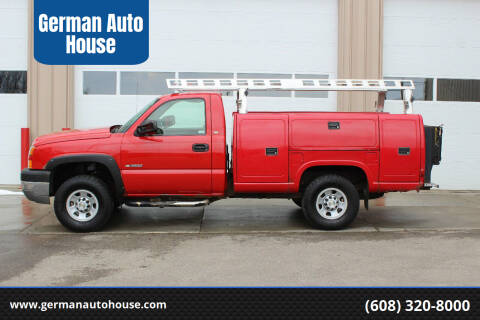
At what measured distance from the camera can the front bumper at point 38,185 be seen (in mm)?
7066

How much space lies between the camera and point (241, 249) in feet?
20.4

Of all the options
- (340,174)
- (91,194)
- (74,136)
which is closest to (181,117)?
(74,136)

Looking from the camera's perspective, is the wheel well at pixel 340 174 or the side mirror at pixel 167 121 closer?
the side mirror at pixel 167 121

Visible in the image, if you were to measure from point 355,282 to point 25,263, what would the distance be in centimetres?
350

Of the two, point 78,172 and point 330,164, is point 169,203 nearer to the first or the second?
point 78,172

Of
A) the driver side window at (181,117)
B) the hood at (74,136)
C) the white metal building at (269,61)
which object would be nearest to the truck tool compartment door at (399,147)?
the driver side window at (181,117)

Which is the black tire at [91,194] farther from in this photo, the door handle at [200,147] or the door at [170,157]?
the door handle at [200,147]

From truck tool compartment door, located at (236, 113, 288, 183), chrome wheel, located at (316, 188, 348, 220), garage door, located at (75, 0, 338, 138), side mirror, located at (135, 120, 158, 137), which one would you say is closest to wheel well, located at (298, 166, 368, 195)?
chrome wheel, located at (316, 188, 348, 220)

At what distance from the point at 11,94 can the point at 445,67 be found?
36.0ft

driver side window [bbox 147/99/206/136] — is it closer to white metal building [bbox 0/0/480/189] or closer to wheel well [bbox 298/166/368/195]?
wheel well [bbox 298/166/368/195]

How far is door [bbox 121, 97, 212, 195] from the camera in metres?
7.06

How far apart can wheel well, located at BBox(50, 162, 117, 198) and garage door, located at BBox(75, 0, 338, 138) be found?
::::
INSTRUCTIONS TO FOLLOW: What are the lines from the one with "Of all the options" through the last line of the records above? Quote them exactly and add nothing.

PROBLEM SOLUTION:
Of all the options
- (340,174)
- (91,194)
- (74,136)
which is closest to (181,117)?
(74,136)

Looking from the camera's perspective, is the wheel well at pixel 340 174 or the side mirror at pixel 167 121 closer?
the side mirror at pixel 167 121

Visible in the image, if you were to measure from point 355,282 to point 25,263, what would the distance be in centimetres?
350

Of the two, point 78,172 and point 330,164, is point 169,203 nearer to the first or the second?
point 78,172

Of
A) the driver side window at (181,117)
B) the hood at (74,136)
C) the white metal building at (269,61)
which object would be nearest to the truck tool compartment door at (399,147)?
the driver side window at (181,117)

Which is the black tire at [91,194] farther from in this photo, the door handle at [200,147] or the door at [170,157]?
the door handle at [200,147]

From truck tool compartment door, located at (236, 113, 288, 183), chrome wheel, located at (316, 188, 348, 220), garage door, located at (75, 0, 338, 138), side mirror, located at (135, 120, 158, 137), which one would you say is closest to wheel well, located at (298, 166, 368, 195)?
chrome wheel, located at (316, 188, 348, 220)

At what distance from the point at 11,94 can the point at 445,67 be found?
36.0ft

driver side window [bbox 147/99/206/136] — is it closer to white metal building [bbox 0/0/480/189] or closer to wheel well [bbox 298/166/368/195]?
wheel well [bbox 298/166/368/195]

How far is door [bbox 121, 97, 212, 195] from the camera in metres?
7.06

How far apart can wheel well, located at BBox(50, 162, 117, 198) and garage door, located at BBox(75, 0, 338, 138) be found?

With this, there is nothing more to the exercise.